> [WORK TO COMPLETE] Pick out each line of the material below that contains the word "point" and copy those lines. Case counts.

> [GIVEN RECORDS]

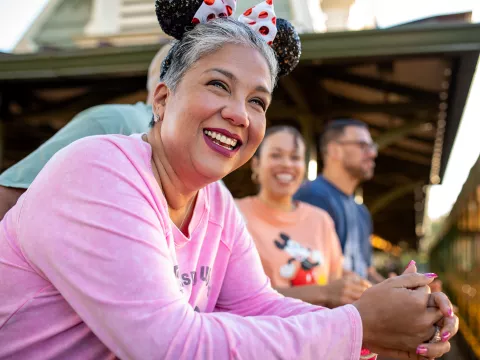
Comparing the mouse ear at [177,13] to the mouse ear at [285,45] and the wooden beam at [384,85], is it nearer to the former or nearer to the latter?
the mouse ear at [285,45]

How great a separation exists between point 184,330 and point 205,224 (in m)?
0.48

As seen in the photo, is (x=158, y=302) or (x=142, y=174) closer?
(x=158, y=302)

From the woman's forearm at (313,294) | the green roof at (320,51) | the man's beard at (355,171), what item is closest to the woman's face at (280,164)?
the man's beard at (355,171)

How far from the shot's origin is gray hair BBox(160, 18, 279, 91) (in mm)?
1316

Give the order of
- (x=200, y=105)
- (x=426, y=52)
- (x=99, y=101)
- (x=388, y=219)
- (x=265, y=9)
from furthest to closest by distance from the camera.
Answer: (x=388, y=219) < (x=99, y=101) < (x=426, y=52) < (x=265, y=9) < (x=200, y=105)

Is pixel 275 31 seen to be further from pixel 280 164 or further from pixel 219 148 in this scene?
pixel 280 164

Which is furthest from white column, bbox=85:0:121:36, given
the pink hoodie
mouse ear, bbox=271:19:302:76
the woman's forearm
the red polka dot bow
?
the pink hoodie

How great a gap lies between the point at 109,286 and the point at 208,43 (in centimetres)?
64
==
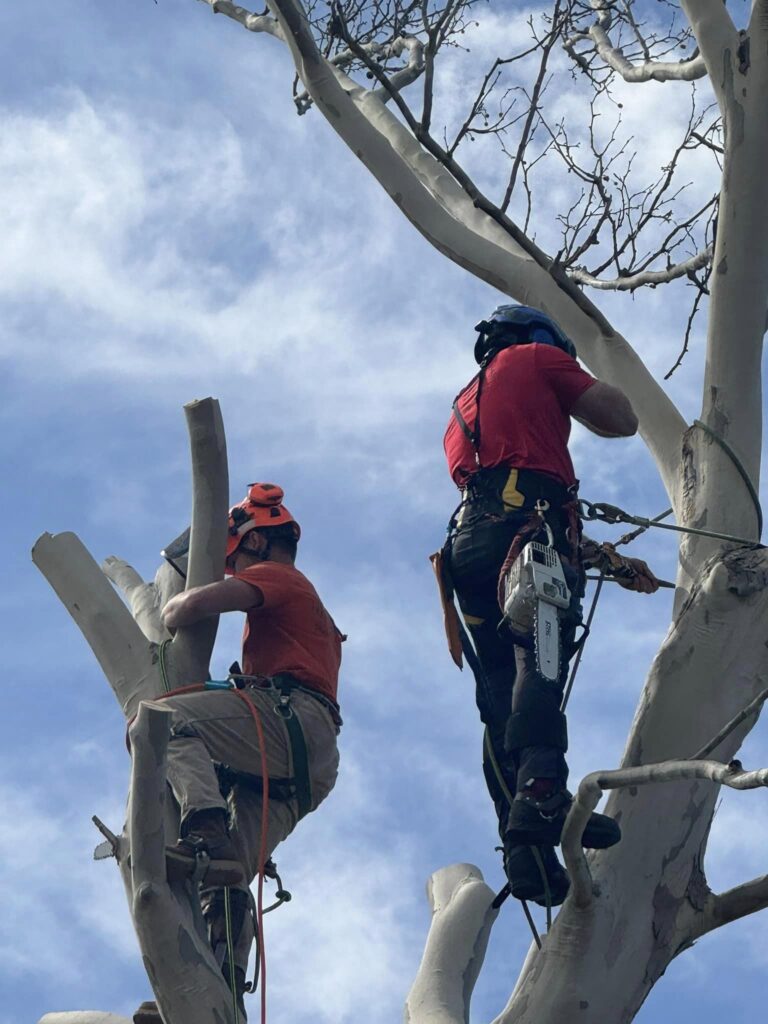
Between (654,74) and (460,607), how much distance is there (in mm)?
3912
--
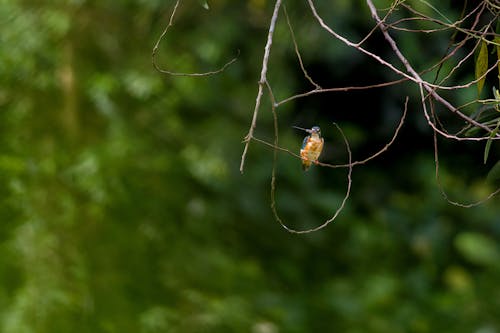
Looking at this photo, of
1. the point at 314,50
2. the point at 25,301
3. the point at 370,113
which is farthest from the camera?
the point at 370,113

> [REPLY TO THE EXERCISE]
How great a separation exists between point 184,330 and point 205,224 (in m)?
How great a gap lies between the point at 109,286 and the point at 208,43 (in centimetres)?
1. the point at 314,50
2. the point at 25,301
3. the point at 370,113
the point at 370,113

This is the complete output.